▸ **What is being asked**: Write back, word for word, the lines from the one containing "Mercedes-Benz Classe C" to the end of the listing below. Include nothing else, and no pictures.

▸ **The data**:
=== Section Start ===
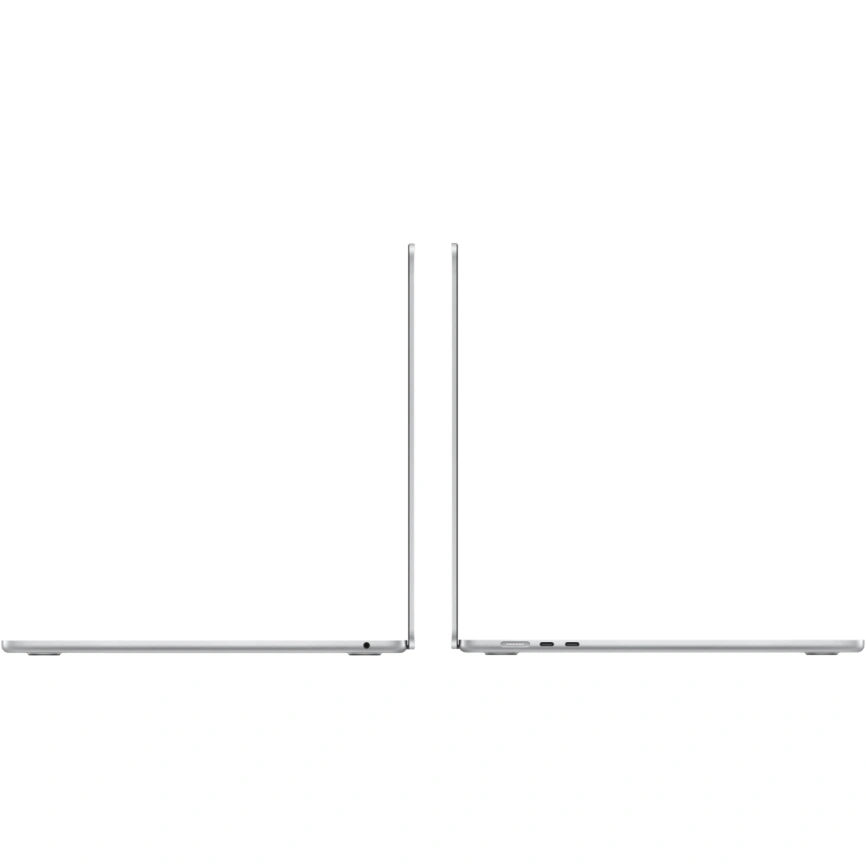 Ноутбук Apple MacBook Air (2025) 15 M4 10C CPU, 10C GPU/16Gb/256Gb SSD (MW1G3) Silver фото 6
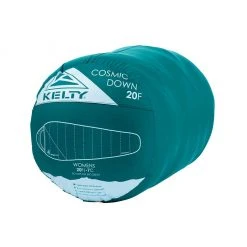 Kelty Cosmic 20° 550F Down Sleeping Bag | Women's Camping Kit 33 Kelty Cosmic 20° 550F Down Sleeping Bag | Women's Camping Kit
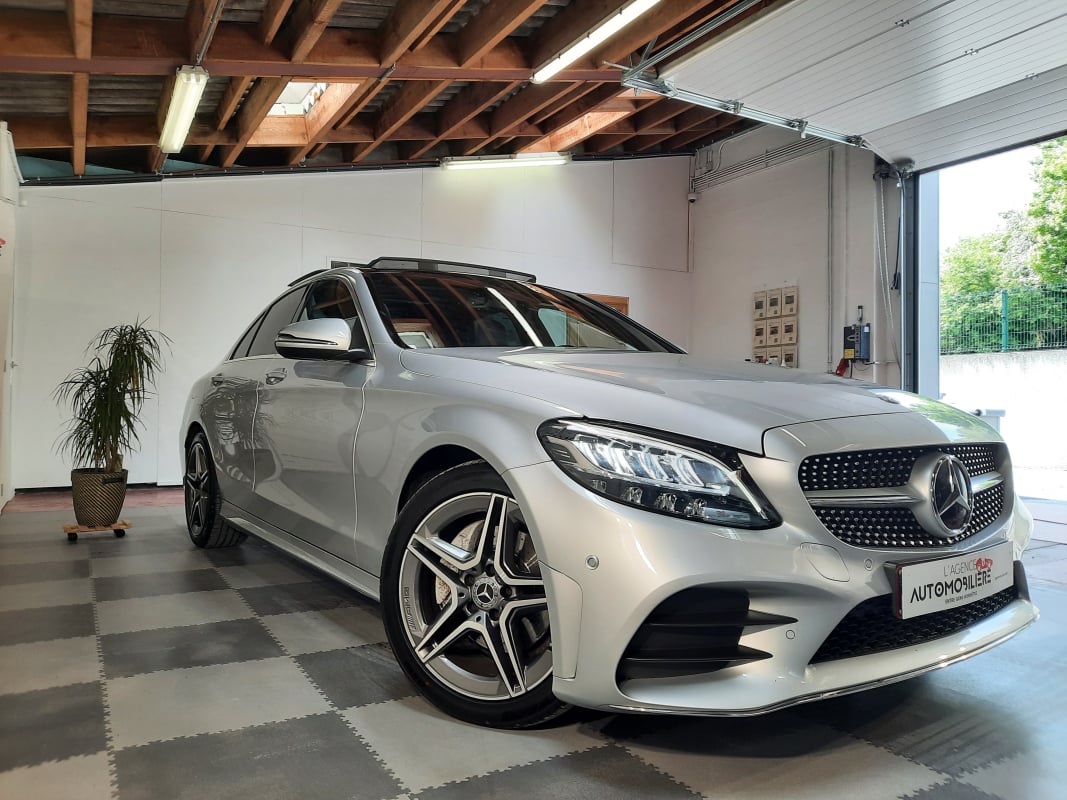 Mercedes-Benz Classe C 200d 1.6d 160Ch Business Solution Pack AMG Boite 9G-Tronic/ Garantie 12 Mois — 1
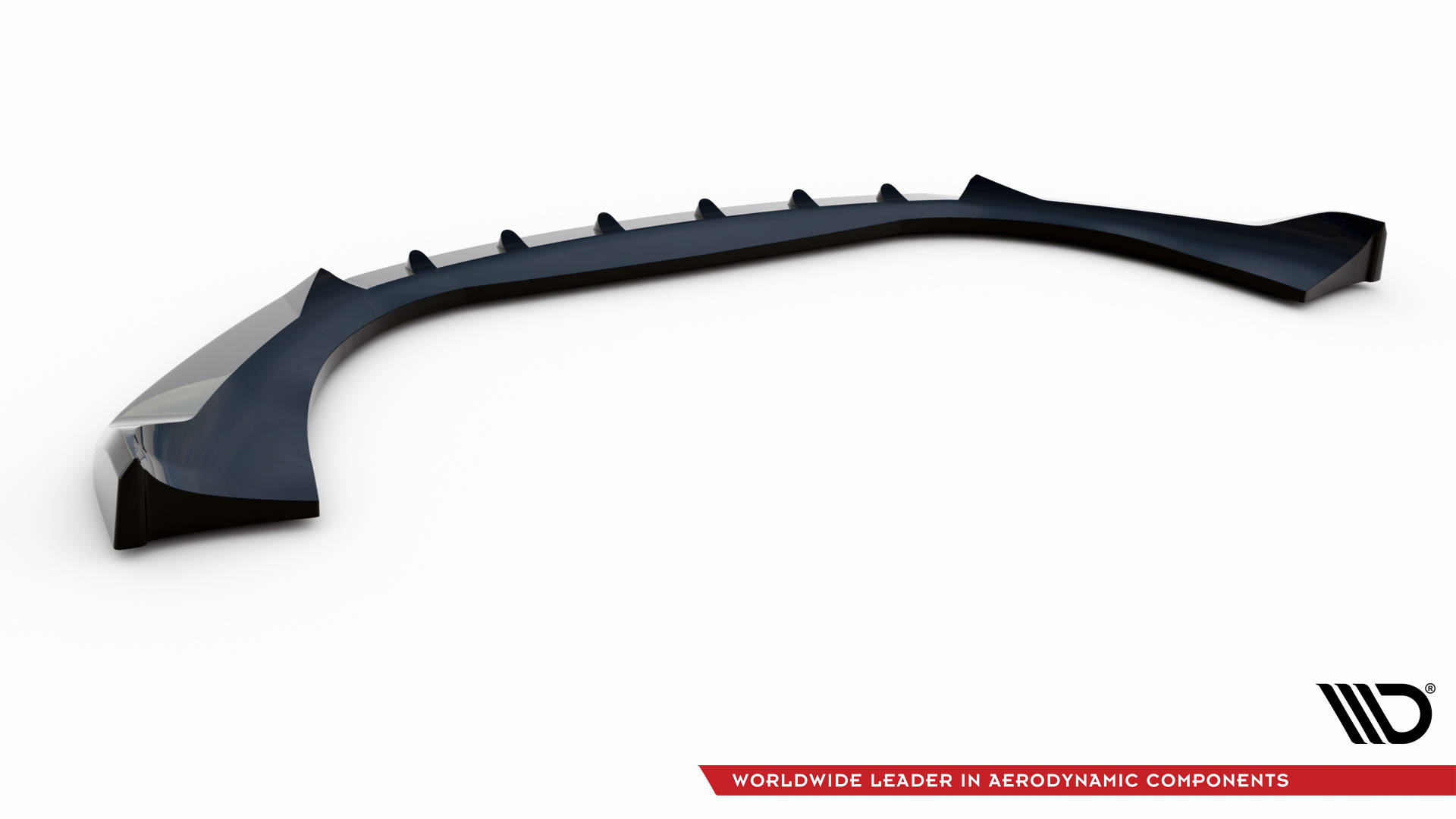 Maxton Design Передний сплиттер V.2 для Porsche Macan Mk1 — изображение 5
=== Section End ===
▸ **Task answer**:
 Mercedes-Benz Classe C 200d 1.6d 160Ch Business Solution Pack AMG Boite 9G-Tronic/ Garantie 12 Mois — 1
 Maxton Design Передний сплиттер V.2 для Porsche Macan Mk1 — изображение 5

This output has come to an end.